Supplied passage:
Reduce iterator allocations on hot paths #10745

johnbley · 2024-03-04T13:31:57Z

Allocating iterators on hot paths adds unnecessary overhead. Prefer forEach or int i=0 iteration for these locations. This is a straightforward optimization that doesn't add additional code complexity.

I looked for static analysis tools to do this across the code base, and did not find anything particularly great. Intellij's Loop can be collapsed with stream api suggestions came the closest, but sometimes produced uglier code than the original or sometimes was questionable if it impacted performance or not.

This is not an exhaustive exploration of this topic, but just a first and easy cut at it.

steverao

I'm not sure if these adjustments are necessary. It would be better if there were some performance comparisons. If there is no particularly obvious performance gap, it may be a better suggestion not to modify it, because the entire code base has various usages. How about you? @laurit

trask · 2024-03-12T04:00:38Z

hey @johnbley, can you send a JMH test showing the difference between

for (Object item : list) {
  ...
}

and

for (int i = 0; i < list.size(); i++) {
  Object item = list.get(i);
  ...
}

I would like to think that any difference would get JIT'd away, but definitely curious now...

you can add any new JMH tests here: https://github.com/open-telemetry/opentelemetry-java-instrumentation/tree/main/javaagent-tooling/src/jmh

johnbley · 2024-03-15T13:53:50Z

OK, so I looked into benchmarking this and found some interesting stuff.

First, a bit of background:

I've been doing this stuff for more than two decades now and (historically) for optimizing java instrumentation I've found that paying attention to each allocation in the instrumented path is a great way to improve overhead. I threw together a simple utility that makes 100,000 faked-out servlet calls (that don't actually use the real servlet implementation and allocate no objects themselves). Our instrumentation generated ~10.8 million garbage objects (108 per instrumented invocation) on the main path alone - ignoring premain overhead (which is substantial) and the cost of exporting. (The byte-volume of this main-loop garbage was 340 MB or 3.4 KB per invocation.) This analysis generated a lot of ideas about how to improve things, some of which are easy and quick, like open-telemetry/opentelemetry-java#6244 and this PR. Neither of these made massive strides in allocation byte-volume, but, again, these seemed like pretty obvious "this is better and don't make the code that much more complex if at all" wins. I'll write up more on the larger (and more impactful) optimizations I found in the future when I find some time to finish the code path analysis on the refactorings necessary.

Extracted material:
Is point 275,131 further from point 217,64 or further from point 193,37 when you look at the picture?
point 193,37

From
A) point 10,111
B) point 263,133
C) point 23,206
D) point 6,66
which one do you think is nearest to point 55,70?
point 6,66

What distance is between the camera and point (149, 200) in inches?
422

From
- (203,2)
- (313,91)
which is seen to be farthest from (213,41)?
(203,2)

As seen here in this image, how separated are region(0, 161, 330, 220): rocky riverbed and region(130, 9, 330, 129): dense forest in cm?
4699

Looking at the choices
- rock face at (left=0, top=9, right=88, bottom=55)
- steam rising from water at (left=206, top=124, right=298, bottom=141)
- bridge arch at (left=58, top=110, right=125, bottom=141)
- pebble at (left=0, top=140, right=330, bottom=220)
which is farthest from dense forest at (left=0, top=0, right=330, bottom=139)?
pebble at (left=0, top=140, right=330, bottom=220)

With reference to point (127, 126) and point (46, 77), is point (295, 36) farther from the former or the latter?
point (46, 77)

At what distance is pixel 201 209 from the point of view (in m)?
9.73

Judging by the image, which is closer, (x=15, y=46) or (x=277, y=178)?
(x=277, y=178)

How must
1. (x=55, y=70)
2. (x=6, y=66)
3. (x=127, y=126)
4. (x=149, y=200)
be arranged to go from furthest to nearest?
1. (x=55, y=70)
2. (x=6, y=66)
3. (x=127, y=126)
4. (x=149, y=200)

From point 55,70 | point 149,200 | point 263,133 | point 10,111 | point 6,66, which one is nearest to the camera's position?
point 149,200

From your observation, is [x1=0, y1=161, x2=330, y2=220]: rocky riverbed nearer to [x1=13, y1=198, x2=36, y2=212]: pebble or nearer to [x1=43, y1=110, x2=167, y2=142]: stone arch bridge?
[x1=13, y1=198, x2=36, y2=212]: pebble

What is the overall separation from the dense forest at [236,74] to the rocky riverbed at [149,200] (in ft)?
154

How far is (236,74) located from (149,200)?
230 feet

What the task asks:
Answer these questions from the pull request thread on iterator allocations:
(a) Which IntelliJ suggestion came closest to doing this optimization across the code base?
(b) What kind of test did trask ask johnbley to send?
(c) How many garbage objects per instrumented invocation did the instrumentation generate on the main path?

Right answer:
(a) The "Loop can be collapsed with stream api" suggestions.
(b) A JMH test.
(c) 108.